La Necropoli della Via del Mare, parte integrante della stupenda cornice del Parco Archeologico di Ostia Antica, dal 2011 (anno del suo rinvenimento) non smette di regalare straordinarie emozioni ad archeologi e ricercatori interdisciplinari che operano all’interno del suo perimetro. Oltre agli elementi antropologici, topografici e architettonici, densamente analizzati nel corso dell’ultimo decennio, rivestono una grande centralità le conclusioni tratte dallo studio delle pratiche funerarie. In questo esatto contesto si incastra alla perfezione la notizia che voglio riportare nei seguenti paragrafi. Gli specialisti del succitato parco archeologico ostiense hanno scoperchiato un’anfora cineraria romana. La trepidazione del momento ha trovato massima soddisfazione nell’esito dell’apertura.
L’anfora cineraria risalirebbe alla prima o media età imperiale (dal I alla fine del II secolo d.C.). Sigillata in piombo, il suo contenuto è rimasto segreto per quasi due millenni. Ad intervenire sul manufatto sono stati il Servizio di Antropologia e il Servizio Restauro. La guida dei sopracitati esercizi appartiene rispettivamente a Paola Francesca Rossi e Tiziana Sòrgoni.
L’equipe archeologica ha presentato l’oggetto d’interesse prima della rimozione del sigillo in piombo. Queste le parole: “Al momento del ritrovamento, l’urna presentava un sigillo di piombo intatto, con il coperchio ancora saldamente attaccato al corpo. Sia il coperchio che lo strato di piombo rivestente mostrano un foro passante e un tubulo per le libagioni. Nel complesso, lo stato di conservazione dell’urna e del coperchio è buono.”
Interessante, solo per un momento, soffermarsi sul fenomeno cerimoniale e rituale delle libagioni. Queste, comuni per la sacralità antica, erano praticate da greci, romani, ebrei, cristiani, ma anche da popoli e religioni più lontane geograficamente, vedasi gli Ittiti o gli shintoisti giapponesi del periodo Kofun, anche detto “periodo delle tombe” (grossomodo dal III al VII secolo d.C.). Essenzialmente la libagione consisteva nel versare un liquido ritenuto sacro – perciò degno della sfera ultraterrena – per terra o su determinati altari/oggetti di culto. Un atto di offerta nei confronti della divinità o, come nel caso specifico di cui vi voglio rendere partecipi, relativo alla sfera familiare.

DATI ESTRATTI:
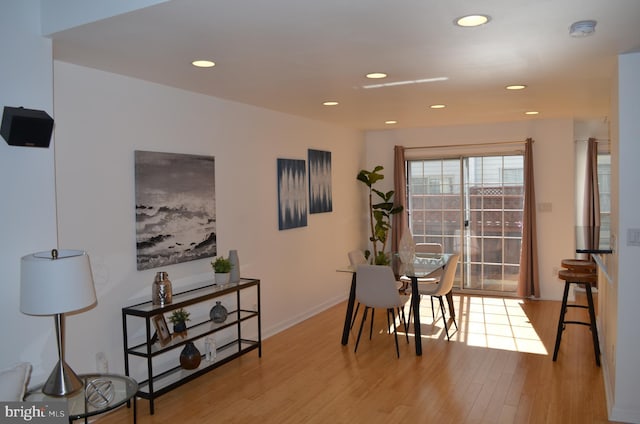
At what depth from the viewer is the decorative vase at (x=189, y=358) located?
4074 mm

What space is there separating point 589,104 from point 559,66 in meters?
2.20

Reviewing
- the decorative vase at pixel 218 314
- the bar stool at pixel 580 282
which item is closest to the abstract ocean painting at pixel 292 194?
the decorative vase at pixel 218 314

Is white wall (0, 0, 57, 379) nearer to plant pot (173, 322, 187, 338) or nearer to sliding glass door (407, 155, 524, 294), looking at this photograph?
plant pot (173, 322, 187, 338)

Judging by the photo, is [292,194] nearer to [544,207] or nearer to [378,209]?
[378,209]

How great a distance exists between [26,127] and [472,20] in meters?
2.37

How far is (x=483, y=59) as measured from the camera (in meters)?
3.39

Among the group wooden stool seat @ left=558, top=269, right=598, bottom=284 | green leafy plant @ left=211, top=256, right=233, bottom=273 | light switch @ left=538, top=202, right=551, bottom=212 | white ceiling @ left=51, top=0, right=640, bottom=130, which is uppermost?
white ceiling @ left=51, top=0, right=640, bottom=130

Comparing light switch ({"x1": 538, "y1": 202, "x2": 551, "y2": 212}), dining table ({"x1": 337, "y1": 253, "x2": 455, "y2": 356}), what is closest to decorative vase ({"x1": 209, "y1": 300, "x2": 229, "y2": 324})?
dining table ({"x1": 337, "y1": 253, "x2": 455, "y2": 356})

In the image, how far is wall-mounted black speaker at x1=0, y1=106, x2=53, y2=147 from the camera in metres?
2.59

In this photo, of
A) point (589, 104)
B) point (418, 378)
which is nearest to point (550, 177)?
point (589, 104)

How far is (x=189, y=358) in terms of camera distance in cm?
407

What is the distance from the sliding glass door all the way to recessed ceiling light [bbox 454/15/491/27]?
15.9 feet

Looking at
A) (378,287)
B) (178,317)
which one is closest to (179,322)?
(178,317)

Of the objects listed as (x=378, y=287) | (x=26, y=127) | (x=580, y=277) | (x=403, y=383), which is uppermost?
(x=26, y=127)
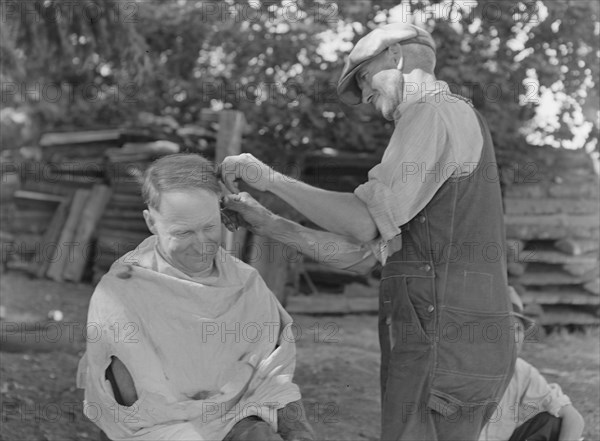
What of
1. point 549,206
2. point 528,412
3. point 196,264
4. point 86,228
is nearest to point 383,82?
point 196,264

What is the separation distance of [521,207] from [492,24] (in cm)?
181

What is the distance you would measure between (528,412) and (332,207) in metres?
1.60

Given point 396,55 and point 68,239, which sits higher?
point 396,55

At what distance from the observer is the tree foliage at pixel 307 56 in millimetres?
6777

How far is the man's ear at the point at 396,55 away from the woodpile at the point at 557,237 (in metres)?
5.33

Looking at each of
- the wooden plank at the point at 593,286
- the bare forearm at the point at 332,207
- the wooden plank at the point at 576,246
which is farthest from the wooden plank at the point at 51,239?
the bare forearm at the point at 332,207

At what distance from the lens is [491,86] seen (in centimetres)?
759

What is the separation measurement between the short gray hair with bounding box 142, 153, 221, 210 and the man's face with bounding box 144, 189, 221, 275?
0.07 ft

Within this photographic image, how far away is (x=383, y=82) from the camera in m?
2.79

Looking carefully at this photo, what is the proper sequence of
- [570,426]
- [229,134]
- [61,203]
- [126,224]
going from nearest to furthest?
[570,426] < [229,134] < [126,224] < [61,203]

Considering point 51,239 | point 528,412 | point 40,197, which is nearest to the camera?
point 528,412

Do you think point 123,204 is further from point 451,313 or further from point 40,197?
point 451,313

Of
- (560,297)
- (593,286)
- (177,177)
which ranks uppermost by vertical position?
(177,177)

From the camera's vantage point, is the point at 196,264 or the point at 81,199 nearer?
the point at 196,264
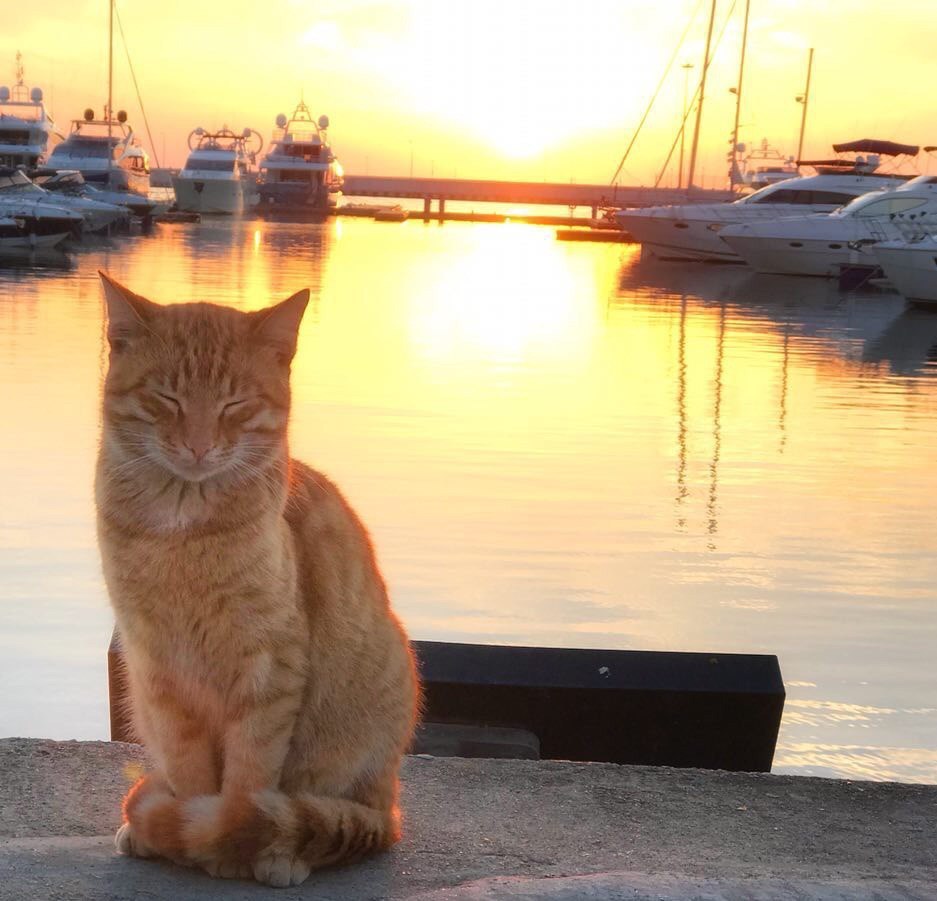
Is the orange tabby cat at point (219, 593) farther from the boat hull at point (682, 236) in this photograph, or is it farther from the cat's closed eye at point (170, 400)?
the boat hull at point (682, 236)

COMPITI:
A: Cita senza modifiche, dall'estratto fornito, la parte che si apre con le parole contenenti "L’anfora cineraria risalirebbe" e si chiude con "e Tiziana Sòrgoni.".
B: Rispondi alle seguenti domande basandoti sull'estratto fornito:
(i) In quale anno è stata rinvenuta la Necropoli della Via del Mare?
(ii) Chi guida il Servizio Restauro intervenuto sull'anfora?
(iii) In che cosa consisteva essenzialmente la libagione?
C: Traduci in inglese questa frase dell'estratto fornito: "Sigillata in piombo, il suo contenuto è rimasto segreto per quasi due millenni."

SOLUZIONI PER COMPITO:
A:
L’anfora cineraria risalirebbe alla prima o media età imperiale (dal I alla fine del II secolo d.C.). Sigillata in piombo, il suo contenuto è rimasto segreto per quasi due millenni. Ad intervenire sul manufatto sono stati il Servizio di Antropologia e il Servizio Restauro. La guida dei sopracitati esercizi appartiene rispettivamente a Paola Francesca Rossi e Tiziana Sòrgoni.

B:
(i) Nel 2011.
(ii) Tiziana Sòrgoni.
(iii) Nel versare per terra o su determinati altari od oggetti di culto un liquido ritenuto sacro.

C: Sealed in lead, its contents remained secret for almost two millennia.